» **ABOUT THIS TASK**:
The expected answer comprises all lines from the entries that contain the string "Papio".

Saved entries
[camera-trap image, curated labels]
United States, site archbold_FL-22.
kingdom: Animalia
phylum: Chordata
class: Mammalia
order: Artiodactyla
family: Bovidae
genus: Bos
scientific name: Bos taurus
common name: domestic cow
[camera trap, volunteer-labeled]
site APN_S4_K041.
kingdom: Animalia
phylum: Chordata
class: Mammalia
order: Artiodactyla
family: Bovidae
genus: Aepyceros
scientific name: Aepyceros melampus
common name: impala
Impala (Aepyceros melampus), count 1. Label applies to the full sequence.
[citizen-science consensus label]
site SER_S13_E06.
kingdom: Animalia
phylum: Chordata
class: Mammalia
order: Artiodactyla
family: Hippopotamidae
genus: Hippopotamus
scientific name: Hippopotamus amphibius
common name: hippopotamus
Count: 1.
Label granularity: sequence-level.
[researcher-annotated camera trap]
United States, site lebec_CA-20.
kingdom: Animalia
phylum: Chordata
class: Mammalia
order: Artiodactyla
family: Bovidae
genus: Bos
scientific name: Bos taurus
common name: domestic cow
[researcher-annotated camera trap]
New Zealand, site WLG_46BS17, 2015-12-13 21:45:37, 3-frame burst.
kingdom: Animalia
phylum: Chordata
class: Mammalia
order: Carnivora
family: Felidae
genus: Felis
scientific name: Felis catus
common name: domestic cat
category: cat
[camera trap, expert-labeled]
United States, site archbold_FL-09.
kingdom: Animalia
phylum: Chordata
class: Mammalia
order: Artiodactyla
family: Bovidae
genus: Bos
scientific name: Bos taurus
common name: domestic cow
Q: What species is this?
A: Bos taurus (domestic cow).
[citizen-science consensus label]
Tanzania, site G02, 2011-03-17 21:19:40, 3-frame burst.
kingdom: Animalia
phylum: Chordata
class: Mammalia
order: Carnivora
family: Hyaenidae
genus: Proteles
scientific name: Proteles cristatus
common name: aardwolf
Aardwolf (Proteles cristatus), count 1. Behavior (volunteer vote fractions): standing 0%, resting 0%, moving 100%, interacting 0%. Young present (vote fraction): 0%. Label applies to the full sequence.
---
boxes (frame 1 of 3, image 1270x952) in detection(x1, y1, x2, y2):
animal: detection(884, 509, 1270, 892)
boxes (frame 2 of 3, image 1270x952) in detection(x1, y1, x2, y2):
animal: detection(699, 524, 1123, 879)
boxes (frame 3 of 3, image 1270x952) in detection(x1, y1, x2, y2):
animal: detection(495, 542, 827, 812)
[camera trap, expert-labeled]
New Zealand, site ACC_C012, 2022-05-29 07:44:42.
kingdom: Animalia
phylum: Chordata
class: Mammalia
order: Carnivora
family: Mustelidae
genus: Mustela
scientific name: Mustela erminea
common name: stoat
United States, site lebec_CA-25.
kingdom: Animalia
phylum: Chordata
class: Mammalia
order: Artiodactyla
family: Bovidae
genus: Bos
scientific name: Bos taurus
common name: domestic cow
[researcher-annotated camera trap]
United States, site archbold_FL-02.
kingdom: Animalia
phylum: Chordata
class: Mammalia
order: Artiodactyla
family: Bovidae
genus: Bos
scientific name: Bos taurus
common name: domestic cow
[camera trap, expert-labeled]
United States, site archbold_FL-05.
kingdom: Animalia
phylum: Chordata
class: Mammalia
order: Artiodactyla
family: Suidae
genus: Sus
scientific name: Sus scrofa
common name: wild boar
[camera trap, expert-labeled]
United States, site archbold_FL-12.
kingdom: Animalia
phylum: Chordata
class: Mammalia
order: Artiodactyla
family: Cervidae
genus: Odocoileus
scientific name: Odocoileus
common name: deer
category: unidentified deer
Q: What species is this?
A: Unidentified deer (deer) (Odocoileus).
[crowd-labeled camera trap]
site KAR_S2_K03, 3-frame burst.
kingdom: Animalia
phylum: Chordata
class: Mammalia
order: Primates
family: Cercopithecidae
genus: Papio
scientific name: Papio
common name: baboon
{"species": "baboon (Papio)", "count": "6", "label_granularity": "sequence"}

» **RESULT OF THIS TASK**:
genus: Papio
scientific name: Papio
{"species": "baboon (Papio)", "count": "6", "label_granularity": "sequence"}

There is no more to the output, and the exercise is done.